French-Malagasy entrepreneur (born 1975)

Hassanein Hiridjee (born in 1975 in Antananarivo) is a French-Malagasy entrepreneur. He is the CEO of the panafrican group Axian.

== Biography ==

=== Education ===
Hassanein Hiridjee comes from a Khoja (locally known as Karane) family who settled in Madagascar. He graduated from the Tananarive French Lycée in 1992. He then graduated from the ESCP Business School in Paris.

=== Career ===
In France, he held several positions in the financial sector before returning to Madagascar. In 1997, he joined the family business initially named Hirimix, founded by his uncles. In December 2015, the company was renamed Axian. Axian is now active in the telecom, energy, real estate and financial services sectors globally. Its expansion beyond Madagascar began in the Indian Ocean and then Africa more widely through forming a presence in Tanzania with the takeover of the operations of Tigo (Milicom SA), in Togo in entering TOGOCOM's capital, in Senegal with a partnership with Xavier Niel, and also in the Ivory Coast.

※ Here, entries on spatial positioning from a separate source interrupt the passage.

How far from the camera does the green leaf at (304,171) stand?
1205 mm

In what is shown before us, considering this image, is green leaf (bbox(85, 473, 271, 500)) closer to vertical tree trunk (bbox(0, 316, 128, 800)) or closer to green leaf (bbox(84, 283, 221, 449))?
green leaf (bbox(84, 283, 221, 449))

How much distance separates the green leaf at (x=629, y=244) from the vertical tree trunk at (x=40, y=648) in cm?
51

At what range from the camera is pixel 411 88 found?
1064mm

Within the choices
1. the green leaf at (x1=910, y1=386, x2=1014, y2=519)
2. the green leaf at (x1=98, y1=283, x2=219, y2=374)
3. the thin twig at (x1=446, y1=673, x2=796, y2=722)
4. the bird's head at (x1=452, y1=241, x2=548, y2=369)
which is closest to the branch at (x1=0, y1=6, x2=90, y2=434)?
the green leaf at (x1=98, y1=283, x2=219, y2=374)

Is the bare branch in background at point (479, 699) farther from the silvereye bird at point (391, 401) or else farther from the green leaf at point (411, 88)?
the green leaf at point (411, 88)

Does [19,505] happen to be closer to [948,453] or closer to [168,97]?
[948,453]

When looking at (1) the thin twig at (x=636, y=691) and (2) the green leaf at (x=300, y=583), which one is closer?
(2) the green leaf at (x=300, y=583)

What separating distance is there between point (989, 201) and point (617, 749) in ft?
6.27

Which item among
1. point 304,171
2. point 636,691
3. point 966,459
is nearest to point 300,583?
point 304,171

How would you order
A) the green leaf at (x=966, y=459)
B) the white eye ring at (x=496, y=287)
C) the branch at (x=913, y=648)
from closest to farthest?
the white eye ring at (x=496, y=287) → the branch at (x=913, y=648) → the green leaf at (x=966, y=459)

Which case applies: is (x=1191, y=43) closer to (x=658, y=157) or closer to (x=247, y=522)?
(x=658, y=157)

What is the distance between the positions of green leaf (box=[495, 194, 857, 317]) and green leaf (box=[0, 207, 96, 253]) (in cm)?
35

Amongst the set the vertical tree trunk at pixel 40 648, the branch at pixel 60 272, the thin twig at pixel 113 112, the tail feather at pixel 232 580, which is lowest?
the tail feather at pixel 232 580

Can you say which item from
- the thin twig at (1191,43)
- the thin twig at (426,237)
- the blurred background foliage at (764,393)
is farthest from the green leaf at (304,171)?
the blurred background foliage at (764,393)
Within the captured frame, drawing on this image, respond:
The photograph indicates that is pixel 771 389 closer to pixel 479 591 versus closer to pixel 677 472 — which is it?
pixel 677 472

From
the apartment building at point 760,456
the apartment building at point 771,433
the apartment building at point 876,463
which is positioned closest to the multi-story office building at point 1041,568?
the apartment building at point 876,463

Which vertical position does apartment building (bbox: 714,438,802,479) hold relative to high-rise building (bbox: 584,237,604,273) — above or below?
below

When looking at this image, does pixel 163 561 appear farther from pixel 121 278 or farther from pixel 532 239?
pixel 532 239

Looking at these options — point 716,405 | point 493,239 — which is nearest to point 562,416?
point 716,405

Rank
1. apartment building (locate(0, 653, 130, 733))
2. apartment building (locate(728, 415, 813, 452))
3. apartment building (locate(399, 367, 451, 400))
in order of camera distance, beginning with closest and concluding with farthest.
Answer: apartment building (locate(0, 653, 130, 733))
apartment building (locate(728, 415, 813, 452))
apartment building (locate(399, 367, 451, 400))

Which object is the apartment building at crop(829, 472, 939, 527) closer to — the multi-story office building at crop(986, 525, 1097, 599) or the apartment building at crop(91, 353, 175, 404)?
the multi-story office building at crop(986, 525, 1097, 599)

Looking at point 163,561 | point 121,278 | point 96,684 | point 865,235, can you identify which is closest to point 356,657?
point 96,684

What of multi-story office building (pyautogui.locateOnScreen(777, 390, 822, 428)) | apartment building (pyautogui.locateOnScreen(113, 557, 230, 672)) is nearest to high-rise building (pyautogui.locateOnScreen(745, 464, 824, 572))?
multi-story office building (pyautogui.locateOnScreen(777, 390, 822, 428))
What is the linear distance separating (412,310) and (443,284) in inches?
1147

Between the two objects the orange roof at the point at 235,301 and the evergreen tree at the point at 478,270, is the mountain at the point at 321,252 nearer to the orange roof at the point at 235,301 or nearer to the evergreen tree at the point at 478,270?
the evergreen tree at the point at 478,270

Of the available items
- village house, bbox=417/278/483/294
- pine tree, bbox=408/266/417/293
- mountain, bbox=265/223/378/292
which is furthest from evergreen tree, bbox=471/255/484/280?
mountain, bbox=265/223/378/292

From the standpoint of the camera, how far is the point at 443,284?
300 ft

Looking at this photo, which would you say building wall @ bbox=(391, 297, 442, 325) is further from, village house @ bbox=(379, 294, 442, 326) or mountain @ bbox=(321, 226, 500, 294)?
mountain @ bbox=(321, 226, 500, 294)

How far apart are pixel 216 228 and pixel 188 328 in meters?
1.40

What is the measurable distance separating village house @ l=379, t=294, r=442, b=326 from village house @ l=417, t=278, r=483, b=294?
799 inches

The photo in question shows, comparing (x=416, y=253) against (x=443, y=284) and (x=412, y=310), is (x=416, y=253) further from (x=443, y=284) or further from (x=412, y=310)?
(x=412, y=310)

=== Civil society involvement ===
In 2017, through Axian Group, he started a foundation called Fondation H which aims to promote the art and practice of African artists internationally. The Fondation H gallery in Marais, Paris has been open since September 2020. In May 2023, a new gallery was inaugurated in Antananarivo, Madagascar.

== Distinctions ==
At the Africa CEO Forum 2022 organized by Jeune Afrique Media Group, he was named "CEO of the year". This award recognizes the CEO who has had the biggest impact in Africa over that year.

== Panama Papers ==
One of the directors of the Axian Group and uncle of Hassanein Hiridjee, Raza-Aly Hiridjee, is cited in the Panama Papers financial scandal and allegedly owns a shell corporation in the British Virgin Islands, one of the largest tax havens in the world.